What you are asked to do | Write out every line below that contains "Zealand".

"""

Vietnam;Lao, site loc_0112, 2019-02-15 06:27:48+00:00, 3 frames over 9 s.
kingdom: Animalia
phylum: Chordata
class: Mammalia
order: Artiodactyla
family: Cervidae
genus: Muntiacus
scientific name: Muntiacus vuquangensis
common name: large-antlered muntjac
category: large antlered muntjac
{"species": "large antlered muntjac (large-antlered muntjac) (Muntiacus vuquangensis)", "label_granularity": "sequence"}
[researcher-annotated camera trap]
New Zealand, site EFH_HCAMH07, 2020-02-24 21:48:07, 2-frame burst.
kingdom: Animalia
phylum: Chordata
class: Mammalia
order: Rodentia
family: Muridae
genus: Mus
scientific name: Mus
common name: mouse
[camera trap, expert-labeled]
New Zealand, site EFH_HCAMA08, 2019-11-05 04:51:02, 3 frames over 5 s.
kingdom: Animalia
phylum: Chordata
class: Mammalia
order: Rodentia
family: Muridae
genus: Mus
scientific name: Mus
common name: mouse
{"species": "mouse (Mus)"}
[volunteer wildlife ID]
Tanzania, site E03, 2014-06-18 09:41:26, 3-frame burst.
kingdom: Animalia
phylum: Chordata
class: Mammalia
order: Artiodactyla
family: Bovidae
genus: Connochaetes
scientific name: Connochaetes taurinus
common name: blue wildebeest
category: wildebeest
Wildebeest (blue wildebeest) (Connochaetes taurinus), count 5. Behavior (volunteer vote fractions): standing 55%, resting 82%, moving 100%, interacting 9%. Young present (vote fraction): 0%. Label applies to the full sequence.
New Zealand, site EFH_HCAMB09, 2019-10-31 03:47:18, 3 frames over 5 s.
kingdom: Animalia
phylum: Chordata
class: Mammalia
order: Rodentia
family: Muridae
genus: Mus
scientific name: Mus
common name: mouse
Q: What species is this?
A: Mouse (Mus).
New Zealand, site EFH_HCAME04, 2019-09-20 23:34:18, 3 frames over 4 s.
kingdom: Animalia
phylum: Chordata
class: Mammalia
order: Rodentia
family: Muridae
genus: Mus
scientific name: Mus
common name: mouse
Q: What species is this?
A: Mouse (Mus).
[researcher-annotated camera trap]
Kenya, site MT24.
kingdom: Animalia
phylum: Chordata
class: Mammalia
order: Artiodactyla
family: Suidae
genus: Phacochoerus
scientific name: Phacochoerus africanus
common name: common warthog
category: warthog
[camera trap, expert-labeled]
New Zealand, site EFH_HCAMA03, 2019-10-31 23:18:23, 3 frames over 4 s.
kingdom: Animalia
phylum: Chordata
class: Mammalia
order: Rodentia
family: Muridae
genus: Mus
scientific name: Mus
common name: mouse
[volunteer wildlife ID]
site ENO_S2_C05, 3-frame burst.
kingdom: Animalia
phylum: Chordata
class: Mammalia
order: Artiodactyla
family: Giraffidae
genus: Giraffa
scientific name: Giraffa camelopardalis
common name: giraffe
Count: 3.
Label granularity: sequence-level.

"""

Response to this exercise |
New Zealand, site EFH_HCAMH07, 2020-02-24 21:48:07, 2-frame burst.
New Zealand, site EFH_HCAMA08, 2019-11-05 04:51:02, 3 frames over 5 s.
New Zealand, site EFH_HCAMB09, 2019-10-31 03:47:18, 3 frames over 5 s.
New Zealand, site EFH_HCAME04, 2019-09-20 23:34:18, 3 frames over 4 s.
New Zealand, site EFH_HCAMA03, 2019-10-31 23:18:23, 3 frames over 4 s.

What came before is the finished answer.